13 min read

Niche Quantification with Ecospat and Terra

§r §sdm

Introduction

This is an update of my previous ecospat tutorial. Spatial analysis in R is shifting to terra and sf as the primary packages, so I’ve translated my old, raster-based tutorial to the new workflow. I also took this opportunity to clean up and extend the original tutorial.

See the RSpatial tutorial for a more detailed introduction/overview of using terra for GIS/spatial analysis.

Note this analysis depends on the ecospat package, and as of 2023-07-28 ecospat doesn’t support the spatial objects produced by terra. There are a couple of work-arounds in the code below to account for this. I’ll update the code once ecospat is fully compatible with terra

UPDATE 2024-05-10 ecospat has now been updated to use the terra package for spatial analysis. The code here has been updated to reflect this. Thank you to Lin Lin at Yunan University for bringing this to my attention!

The ecospat package (Cola et al. 2017) provides code to quantify and compare the environmental and geographic niche of two species, or of the same species in different contexts (e.g., in its native and invaded ranges). The included vignette explains how to do such analyses.

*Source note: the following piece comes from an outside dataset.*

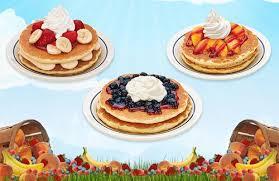 Ihop Light Menu International House Of Pancakes Copycat Recipes Fresh Fruit Pancakes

However, the vignette assumes you already have a matrix of occurrence records, along with the climate data for each of those records. In our work, we typically have to construct those matrices from observation data (herbarium records, iNaturalist observations, etc) and climate rasters (e.g. Fick and Hijmans 2017). This short tutorial will walk through the steps necessary to do this.

Required Packages

In addition to ecospat, we’ll use terra (Hijmans 2023) to download WorldClim (Fick and Hijmans 2017) rasters, and manipulate the spatial data; rgbif (Chamberlain et al. 2021) to download GBIF records, geodata (Hijmans et al. 2023) to get a world basemap for plots, and ade4 (Thioulouse et al. 2018) to perform the principal components analysis of the climate data.

library(ecospat)
library(terra)
library(rgbif)
library(geodata)
library(ade4)

Getting Data

GBIF Occurrence Data

We’ll start by sourcing our data. For observations, let’s take a look at Purple Loosestrife, a wetland species that is native to Europe, and invasive in North America. For actual research work, I normally download the files directly from GBIF, and examine them carefully to check for errors or missing data. For this demo we’ll use the rgbif package to download the data directly into R, and we’ll assume there are no problems with the data that need to be corrected.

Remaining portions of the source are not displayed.